Monday, July 21, 2014
#6 Your Partner is not on the same page as you
Oh boy this is an issue. Everyone that I have ever trained has had this issue.
For years Mary has been unhappy with her health. She understands that if she gets healthier she will feel better about herself on so many levels. She is sick and tired of going for her annual physical and having her doctor tell her that she needs to lose weight. She is tired of getting her medications increased every time she goes to him. She is tired of always feeling tired and not being able to climb a flight of stairs without taking a 10 minute break. She is sick and tired of not being able to do things with her kids. She doesn’t feel sexy and has no sex drive.
Mary’s husband is just as out of shape as she is but really doesn’t care. He knows that he could stand to lose “a little weight” but what is his incentive? He has a good job and provides for his family. He too has to take several medications in the morning for his diabetes, high blood pressure and high cholesterol but once he takes those medications he’s fine right? His testosterone level is 250 and his doctor tells him that he needs to get that into the 450 range to be average. But what is his motivation? His sex drive is, well, Viagra which once worked no longer works. However, he doesn’t really care.
One day Mary decides to finally get her health back in order and runs to the local gym and signs up for personal training. Her trainer is known for taking a no-non-sense approach to getting results. He doesn’t believe in political correctness and holds people accountable. Most people don’t like that but Mary is desperate. She sees her children going down the same path and she knows that she needs to do something about it now.
At first her husband approves of her passion for getting healthier and “losing the weight” and she does really well. Within the first 6 months she losses 50 pounds and she just feels really good about herself. She is now able to do things that she thought she was never going to be able to ever do again. She is now running and workouts have become fun and she looks for new challenges. Her doctor is impressed with her results and begins to remove some of the medications she was taking daily. After one year all she is taking is a multi vitamin. She looks and feels great.
One day her husband, who hasn’t changed a bit, sits Mary down and tells her that he is beginning to have a problem with her going to that local gym. “Why do you have to go everyday and for hours at a time? You have responsibilities here and the membership fees are not cheap. I think you need to think about quitting the gym and besides you can probably do those things on your own now and it would save us money.” He says to her.
Now she has found a new freedom and finds a new happiness in her new life, but she is now beginning to feel her husband fight back by requesting that she quits. Why is he doing that, especially when she is taking care of her responsibilities and the $35 that comes out once a month from their checking account is really not a lot when you consider the hundreds of dollars he spends every month on beer and cigarettes? Well the answer is simple, he feels uneasy with his wife’s new life. He feels inferior to her on so many levels, whereas before he didn’t. She wants to go for walks and he physically cannot keep up. She wants to go on bike rides and he physically cannot ride. She is finding a new fire in her and wants intimacy and he cannot perform on any level. He is feeling the pressure to put an end to this so that he can “feel better” about himself.
For him to “feel better about himself” he either has to step out of his comfort zone and begin to change his life to match hers or he needs to stop her from pursuing things that frankly he doesn’t feel comfortable with. He likes his life the way it is and so what he is a little over weight, they have medications that make him better right?
This struggle goes on for months. She is improving everyday and his health is getting worse and worse. As much as many may not realize it, Mary too has a decision to make. She can make her husband happy and lower the stress in the family if she quits or she can continue down her path of better health and let the chips fall where they may. She knows that her old life brought her depression and misery and she doesn’t want to go back down that path. Life has gotten good to her in her new. She no longer shops in the big and tall stores but goes to regular department stores to shop. She has lost 14 sizes and now is wearing sizes that she only wore in her high school years. She feels and looks sexy and many have told her that. Now why does she want to go back to her old ways? A huge decision has to be made here, a life changing decision for both parties.
What Mary did is confidential and I won’t tell you but know this, the hardest thing for one to do when they are pursuing better health and fitness is have a spouse that is not on the same page as you.

[Complete the following]:
• A. From the post about Mary and her husband, copy everything from "For years Mary" down to "no sex drive." word for word.
• B. In the post about Mary and her husband, how much money comes out of their checking account each month for the gym?

[Available data]:
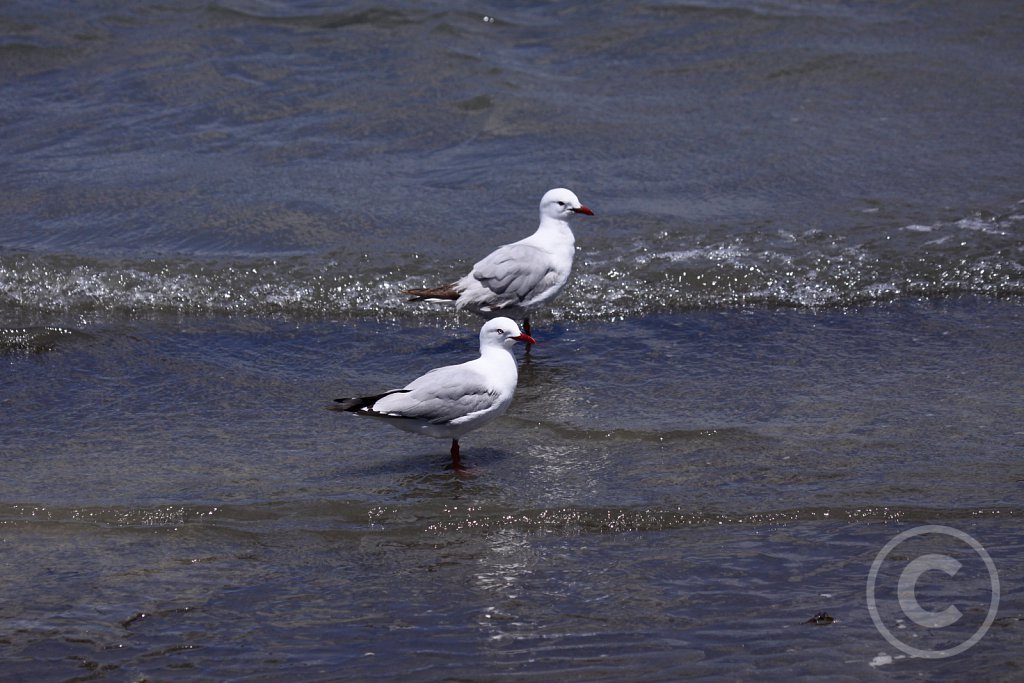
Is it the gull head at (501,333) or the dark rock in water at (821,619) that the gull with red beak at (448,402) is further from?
the dark rock in water at (821,619)

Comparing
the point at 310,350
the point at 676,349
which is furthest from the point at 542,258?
the point at 310,350

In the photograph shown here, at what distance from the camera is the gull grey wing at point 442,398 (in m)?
5.83

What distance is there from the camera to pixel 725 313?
27.1 ft

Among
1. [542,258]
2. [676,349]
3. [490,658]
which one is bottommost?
[490,658]

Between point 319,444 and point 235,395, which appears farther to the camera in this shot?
point 235,395

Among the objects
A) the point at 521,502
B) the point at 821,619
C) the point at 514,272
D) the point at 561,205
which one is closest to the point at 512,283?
the point at 514,272

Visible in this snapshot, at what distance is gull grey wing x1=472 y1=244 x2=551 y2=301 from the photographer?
7871 millimetres

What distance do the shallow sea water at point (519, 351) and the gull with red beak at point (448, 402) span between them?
23cm

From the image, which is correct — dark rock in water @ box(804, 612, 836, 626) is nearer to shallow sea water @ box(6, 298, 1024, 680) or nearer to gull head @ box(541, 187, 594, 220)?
shallow sea water @ box(6, 298, 1024, 680)

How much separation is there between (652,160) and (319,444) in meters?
5.64

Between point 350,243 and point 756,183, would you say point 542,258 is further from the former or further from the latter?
point 756,183

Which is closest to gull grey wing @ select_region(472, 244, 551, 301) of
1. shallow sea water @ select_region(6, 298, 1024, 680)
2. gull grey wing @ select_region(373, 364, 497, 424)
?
shallow sea water @ select_region(6, 298, 1024, 680)

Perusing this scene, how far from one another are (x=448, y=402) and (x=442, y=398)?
0.11ft

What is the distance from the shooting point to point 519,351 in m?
7.94
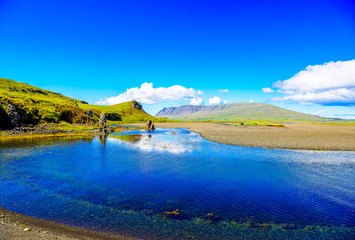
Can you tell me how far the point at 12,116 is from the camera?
6112cm

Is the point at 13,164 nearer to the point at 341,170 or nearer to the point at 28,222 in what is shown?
the point at 28,222

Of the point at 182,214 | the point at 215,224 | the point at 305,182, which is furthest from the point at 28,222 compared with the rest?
the point at 305,182

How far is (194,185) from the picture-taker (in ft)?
63.4

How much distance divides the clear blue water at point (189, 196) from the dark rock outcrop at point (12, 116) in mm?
42239

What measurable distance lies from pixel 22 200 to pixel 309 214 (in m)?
22.3

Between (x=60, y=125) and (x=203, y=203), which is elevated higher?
(x=60, y=125)

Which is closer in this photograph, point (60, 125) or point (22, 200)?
point (22, 200)

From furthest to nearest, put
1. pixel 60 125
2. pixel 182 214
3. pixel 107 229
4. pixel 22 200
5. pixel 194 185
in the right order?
pixel 60 125 < pixel 194 185 < pixel 22 200 < pixel 182 214 < pixel 107 229

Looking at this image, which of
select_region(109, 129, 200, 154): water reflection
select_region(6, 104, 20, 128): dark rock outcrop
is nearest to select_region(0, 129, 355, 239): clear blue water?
select_region(109, 129, 200, 154): water reflection

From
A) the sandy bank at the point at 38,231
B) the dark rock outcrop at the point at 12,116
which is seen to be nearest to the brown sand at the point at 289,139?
the sandy bank at the point at 38,231

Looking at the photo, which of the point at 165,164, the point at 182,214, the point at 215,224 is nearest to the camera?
the point at 215,224

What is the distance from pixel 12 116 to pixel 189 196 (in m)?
71.9

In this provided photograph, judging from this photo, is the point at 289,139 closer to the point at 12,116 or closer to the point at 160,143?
the point at 160,143

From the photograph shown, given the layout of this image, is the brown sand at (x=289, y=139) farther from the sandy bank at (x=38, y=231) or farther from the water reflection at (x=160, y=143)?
the sandy bank at (x=38, y=231)
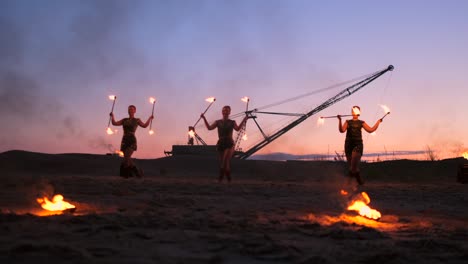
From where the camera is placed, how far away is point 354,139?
12.0m

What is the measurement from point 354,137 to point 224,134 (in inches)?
131

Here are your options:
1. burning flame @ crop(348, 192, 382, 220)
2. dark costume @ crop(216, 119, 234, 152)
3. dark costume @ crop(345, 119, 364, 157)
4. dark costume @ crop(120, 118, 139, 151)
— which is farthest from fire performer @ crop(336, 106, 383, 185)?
dark costume @ crop(120, 118, 139, 151)

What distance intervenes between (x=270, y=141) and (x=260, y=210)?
127 ft

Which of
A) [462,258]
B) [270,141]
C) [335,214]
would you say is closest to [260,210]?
[335,214]

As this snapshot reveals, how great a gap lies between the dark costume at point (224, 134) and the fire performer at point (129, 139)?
1.99 m

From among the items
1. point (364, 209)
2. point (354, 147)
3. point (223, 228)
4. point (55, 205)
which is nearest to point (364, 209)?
point (364, 209)

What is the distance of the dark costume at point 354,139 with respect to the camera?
12.0m

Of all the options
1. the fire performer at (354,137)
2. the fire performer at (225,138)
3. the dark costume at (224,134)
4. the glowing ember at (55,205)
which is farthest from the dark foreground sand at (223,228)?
the dark costume at (224,134)

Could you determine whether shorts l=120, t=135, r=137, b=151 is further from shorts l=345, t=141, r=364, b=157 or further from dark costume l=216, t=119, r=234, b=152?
shorts l=345, t=141, r=364, b=157

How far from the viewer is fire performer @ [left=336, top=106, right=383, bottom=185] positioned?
472 inches

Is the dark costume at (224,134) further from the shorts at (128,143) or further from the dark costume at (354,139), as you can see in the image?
the dark costume at (354,139)

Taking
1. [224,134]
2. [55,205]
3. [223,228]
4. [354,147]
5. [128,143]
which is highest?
[224,134]

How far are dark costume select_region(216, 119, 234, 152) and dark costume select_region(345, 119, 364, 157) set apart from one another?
9.78ft

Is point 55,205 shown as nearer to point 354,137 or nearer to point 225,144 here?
point 225,144
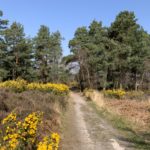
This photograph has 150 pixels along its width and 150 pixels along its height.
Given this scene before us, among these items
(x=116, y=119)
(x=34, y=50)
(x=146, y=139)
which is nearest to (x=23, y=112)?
(x=146, y=139)

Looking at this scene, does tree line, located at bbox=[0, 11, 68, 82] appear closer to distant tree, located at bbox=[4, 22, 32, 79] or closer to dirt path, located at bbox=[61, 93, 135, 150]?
distant tree, located at bbox=[4, 22, 32, 79]

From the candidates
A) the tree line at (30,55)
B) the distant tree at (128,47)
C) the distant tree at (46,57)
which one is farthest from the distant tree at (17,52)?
the distant tree at (128,47)

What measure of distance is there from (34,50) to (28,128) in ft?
161

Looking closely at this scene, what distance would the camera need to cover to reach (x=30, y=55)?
51.6m

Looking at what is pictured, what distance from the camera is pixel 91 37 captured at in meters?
57.7

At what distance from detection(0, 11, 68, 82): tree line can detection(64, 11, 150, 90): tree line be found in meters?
3.45

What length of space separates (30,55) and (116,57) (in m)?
15.5

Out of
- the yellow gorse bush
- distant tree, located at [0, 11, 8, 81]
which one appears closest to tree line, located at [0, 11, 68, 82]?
distant tree, located at [0, 11, 8, 81]

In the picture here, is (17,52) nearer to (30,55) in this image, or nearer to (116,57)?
(30,55)

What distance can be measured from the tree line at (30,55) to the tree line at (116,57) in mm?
3452

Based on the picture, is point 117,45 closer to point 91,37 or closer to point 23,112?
point 91,37

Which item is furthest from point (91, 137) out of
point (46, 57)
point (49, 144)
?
point (46, 57)

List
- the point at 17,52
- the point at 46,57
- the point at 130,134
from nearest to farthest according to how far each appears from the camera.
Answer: the point at 130,134 → the point at 17,52 → the point at 46,57

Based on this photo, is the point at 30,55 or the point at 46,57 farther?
the point at 46,57
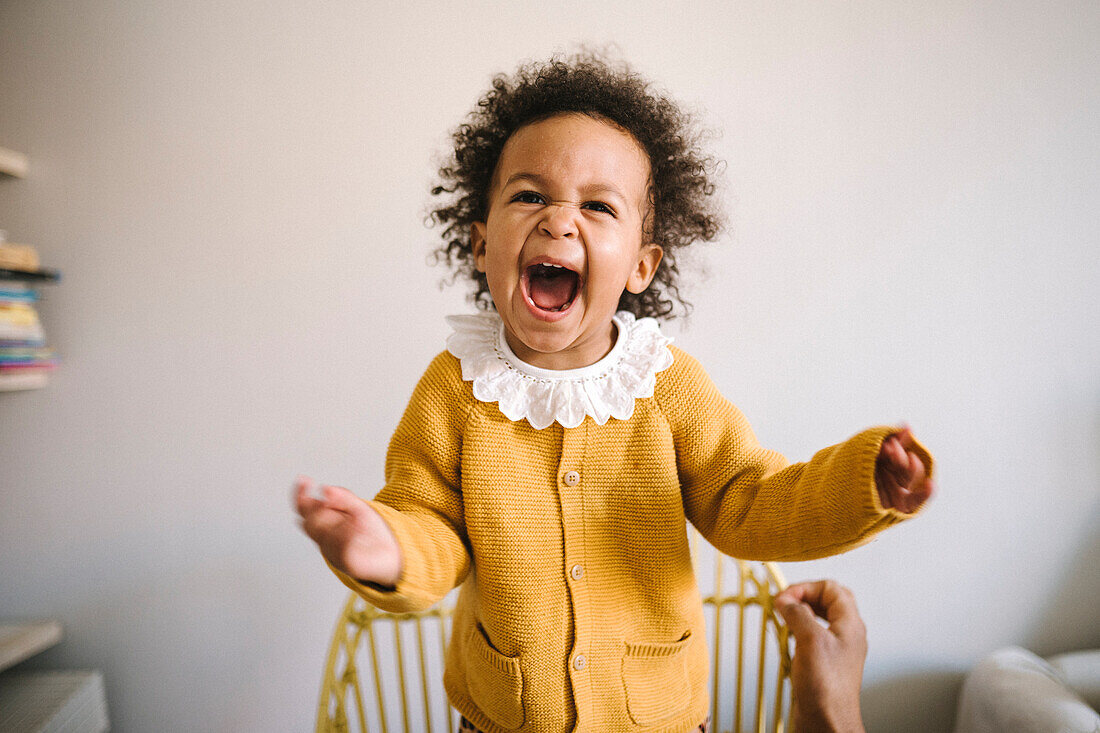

[Expected results]:
• A.
For years Mary has been unhappy with her health. She understands that if she gets healthier she will feel better about herself on so many levels. She is sick and tired of going for her annual physical and having her doctor tell her that she needs to lose weight. She is tired of getting her medications increased every time she goes to him. She is tired of always feeling tired and not being able to climb a flight of stairs without taking a 10 minute break. She is sick and tired of not being able to do things with her kids. She doesn’t feel sexy and has no sex drive.

• B. $35